DEPENDING ON traffic, which around here it almost always does, Houston should only be around a thirty-minute drive from Piney Oaks. But when you live out in the burbs, when you live, as they say, “outside the loop,” it feels like and really is a totally different world.
Like you really are outside the loop. In every sense of the phrase.
As we learned from way too many hours spent researching things online, there are gay bars in Houston. Lots of them. There are gay clubs. Lots of those too. Places to drink and dance and meet guys and where you can be… gay without pretending not to be. Places where you can look at a guy and not have to quickly turn away hoping he didn’t notice. Hoping you won’t get a glare or even a “What are you looking at, faggot?” thrown back at you.
There are entire streets filled with nothing but gay bars. Streets where boys aren’t afraid to walk around holding another boy’s hand.

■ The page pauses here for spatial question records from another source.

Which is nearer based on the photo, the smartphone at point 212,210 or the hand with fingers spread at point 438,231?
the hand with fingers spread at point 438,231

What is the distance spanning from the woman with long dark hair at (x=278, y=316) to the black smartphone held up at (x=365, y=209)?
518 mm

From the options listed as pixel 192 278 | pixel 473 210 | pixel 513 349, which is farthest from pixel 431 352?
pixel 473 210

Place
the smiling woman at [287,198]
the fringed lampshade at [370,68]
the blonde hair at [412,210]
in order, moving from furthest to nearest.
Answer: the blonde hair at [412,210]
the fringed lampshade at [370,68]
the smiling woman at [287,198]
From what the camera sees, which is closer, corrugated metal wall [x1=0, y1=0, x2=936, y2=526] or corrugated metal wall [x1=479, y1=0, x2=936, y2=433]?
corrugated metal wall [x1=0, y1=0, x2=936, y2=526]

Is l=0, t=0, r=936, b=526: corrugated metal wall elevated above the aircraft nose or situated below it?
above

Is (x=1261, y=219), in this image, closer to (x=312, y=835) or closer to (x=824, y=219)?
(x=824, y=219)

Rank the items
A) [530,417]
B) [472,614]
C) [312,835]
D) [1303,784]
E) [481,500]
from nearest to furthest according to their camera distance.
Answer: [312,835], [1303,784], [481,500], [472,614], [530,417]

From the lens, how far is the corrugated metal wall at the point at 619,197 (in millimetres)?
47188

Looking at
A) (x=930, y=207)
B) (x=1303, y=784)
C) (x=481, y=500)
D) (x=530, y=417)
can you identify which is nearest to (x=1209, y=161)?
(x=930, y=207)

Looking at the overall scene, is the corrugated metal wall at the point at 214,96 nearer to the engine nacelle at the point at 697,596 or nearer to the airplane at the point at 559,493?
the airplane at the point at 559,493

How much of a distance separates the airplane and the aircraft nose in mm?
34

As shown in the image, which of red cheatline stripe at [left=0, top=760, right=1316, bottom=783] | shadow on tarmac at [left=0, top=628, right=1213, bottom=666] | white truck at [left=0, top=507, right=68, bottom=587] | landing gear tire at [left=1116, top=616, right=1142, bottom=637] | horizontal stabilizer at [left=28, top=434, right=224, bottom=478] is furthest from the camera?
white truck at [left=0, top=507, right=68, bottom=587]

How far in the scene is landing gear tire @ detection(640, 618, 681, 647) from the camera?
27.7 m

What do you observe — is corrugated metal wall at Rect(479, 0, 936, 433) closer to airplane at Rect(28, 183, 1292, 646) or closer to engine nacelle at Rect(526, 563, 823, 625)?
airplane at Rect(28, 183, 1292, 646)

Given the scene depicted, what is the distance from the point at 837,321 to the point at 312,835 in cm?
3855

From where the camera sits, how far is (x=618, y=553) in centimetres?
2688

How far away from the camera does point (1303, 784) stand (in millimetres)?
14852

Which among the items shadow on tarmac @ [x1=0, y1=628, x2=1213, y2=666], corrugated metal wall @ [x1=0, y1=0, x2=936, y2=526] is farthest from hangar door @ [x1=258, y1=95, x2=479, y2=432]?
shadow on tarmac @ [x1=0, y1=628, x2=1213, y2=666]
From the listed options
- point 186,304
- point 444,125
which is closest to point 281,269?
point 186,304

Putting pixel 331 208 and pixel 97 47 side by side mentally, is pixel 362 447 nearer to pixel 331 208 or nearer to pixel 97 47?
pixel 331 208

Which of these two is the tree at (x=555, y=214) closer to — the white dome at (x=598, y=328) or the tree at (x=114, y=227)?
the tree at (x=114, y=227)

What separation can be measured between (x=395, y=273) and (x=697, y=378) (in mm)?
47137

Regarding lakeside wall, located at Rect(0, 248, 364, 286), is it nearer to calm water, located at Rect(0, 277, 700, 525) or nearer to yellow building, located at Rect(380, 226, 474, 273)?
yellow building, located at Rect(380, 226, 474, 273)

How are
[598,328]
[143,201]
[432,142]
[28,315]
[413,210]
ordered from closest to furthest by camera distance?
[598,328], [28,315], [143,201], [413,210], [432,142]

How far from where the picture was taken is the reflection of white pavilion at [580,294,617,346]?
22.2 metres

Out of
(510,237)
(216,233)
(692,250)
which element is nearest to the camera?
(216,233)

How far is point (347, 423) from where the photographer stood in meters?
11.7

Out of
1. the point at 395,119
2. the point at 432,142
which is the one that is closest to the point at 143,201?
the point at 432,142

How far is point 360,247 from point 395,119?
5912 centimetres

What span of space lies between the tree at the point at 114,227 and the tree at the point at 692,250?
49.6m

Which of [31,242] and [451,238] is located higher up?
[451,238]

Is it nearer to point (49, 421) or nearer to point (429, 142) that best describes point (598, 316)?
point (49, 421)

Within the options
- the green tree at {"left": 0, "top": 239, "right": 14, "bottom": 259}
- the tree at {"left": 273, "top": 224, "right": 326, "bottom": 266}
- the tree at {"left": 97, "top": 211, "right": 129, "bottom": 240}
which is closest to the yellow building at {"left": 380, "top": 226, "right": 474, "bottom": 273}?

Sometimes they even kiss. Really.
I’ve seen the pictures.
It was, we told ourselves, the place where our fantasies could, or maybe would, come true, like some sort of gay teen Texan Emerald City. We talked about where we would go when we were there. What we should wear and then what we would wear. What kind of guys would be there and would they like us and would we like them? What if it turned out nobody was interested in us? What we would do if Nate met someone and I didn’t, or if I met someone and Nate didn’t, or if we both met someone and… well, our fantasies didn’t go very much beyond that.
Nate was worried, though.
“What happens if you meet someone and I don’t? You know that’s what’s going to happen. You’re going to turn on that smile of yours.” Here he gave me a shy grin and refused to look me in the eye. “And I’ll be left alone. As usual. What happens then?”
“You won’t be, I promise you,” I said. “Guys are going to be all over you. But, whatever happens, I won’t leave you. I promise. We’re in this together, okay?”
And with a look of relief he said, “Okay.”
“It’s going to be a great night, I swear.”
Nostradamus I’m obviously not.
There was still one problem, though. We were both underage. Seriously so.
But help arrived, thanks to a guy everyone calls Ziggy.
Here’s the thing.
Nate’s older sister, Kristen, had figured out that he was gay probably way before he did and, after promising over and over not to tell their parents, convinced him to tell her the truth. Which he did. He told her everything about his friendship with me and how much we wanted to go—hell, how much we needed to go to Houston and see what being gay was like for ourselves.
And she was totally there for him. For us.
She knew we needed to be with what she called “our” people.
So she took it into her own hands to make it happen. Her boyfriend, Ziggy, knew somebody who knew somebody who knew somebody else who could hook us up with fake IDs.
Two weeks and a hundred bucks later, we had them. I was Dwayne Kendricks; Nate was Ben Jackson.
“Here you go, guys,” she told us when she handed them over.
“You know,” she said, laughing, “I got my first fake ID from a friend in high school back in the day, so I’m happy to be able to do this for you. And Collin of course. I know it’s been tough for the two of you living out here, and, Nate… I know that you know that I know what Mom is like, so… isn’t this what big sisters are for?
“Have fun, be careful… and… if either of you ever tell Mom I got these for you… you’re both dead. Got it?”
And with that, we were both instantly legal.
More or less.
We made plans to go to Houston that Saturday night.
I spent the afternoon in my room, fixing my hair, refixing my hair, refixing what I’d already fixed, and spending way too much time looking in the mirror making sure it looked just right. Trying on every piece of clothing that I thought looked even remotely hot before finally settling on my usual jeans and a tight T-shirt. Underneath, I put on what I thought was a totally sexy jockstrap I’d bought online months earlier. Just in case.
Since it was summer in Houston, I applied an extra-heavy layer of antiperspirant, just in case. And probably too much cologne, even in places I’d never used cologne before. Again, just in case.
In my wallet, I was also carrying two condoms that I’d lifted from Dad’s nightstand. Again, just in case.
Yelling at Mom and Dad that I was going to a party with Nate and would be home late, I climbed into the used F-150 I’d gotten for my sixteenth birthday and sped off to pick him up. He was already waiting in the driveway when I got there, wearing pretty much the same thing I was, including too much cologne, and he climbed in with the biggest nervous grin I’d ever seen from him.
“Are you sure?” he asked. “Are we ready for this? Are you sure?”
“It’s time,” I said. “You know it is.”
And with that, we drove off, listening to Beyoncé, passing a joint back and forth between us, nervously laughing and talking and heading off for the big city hoping to find…. Honestly, I’m not sure what it was we were hoping to find.
But we were both sure that whatever it was, we’d find it.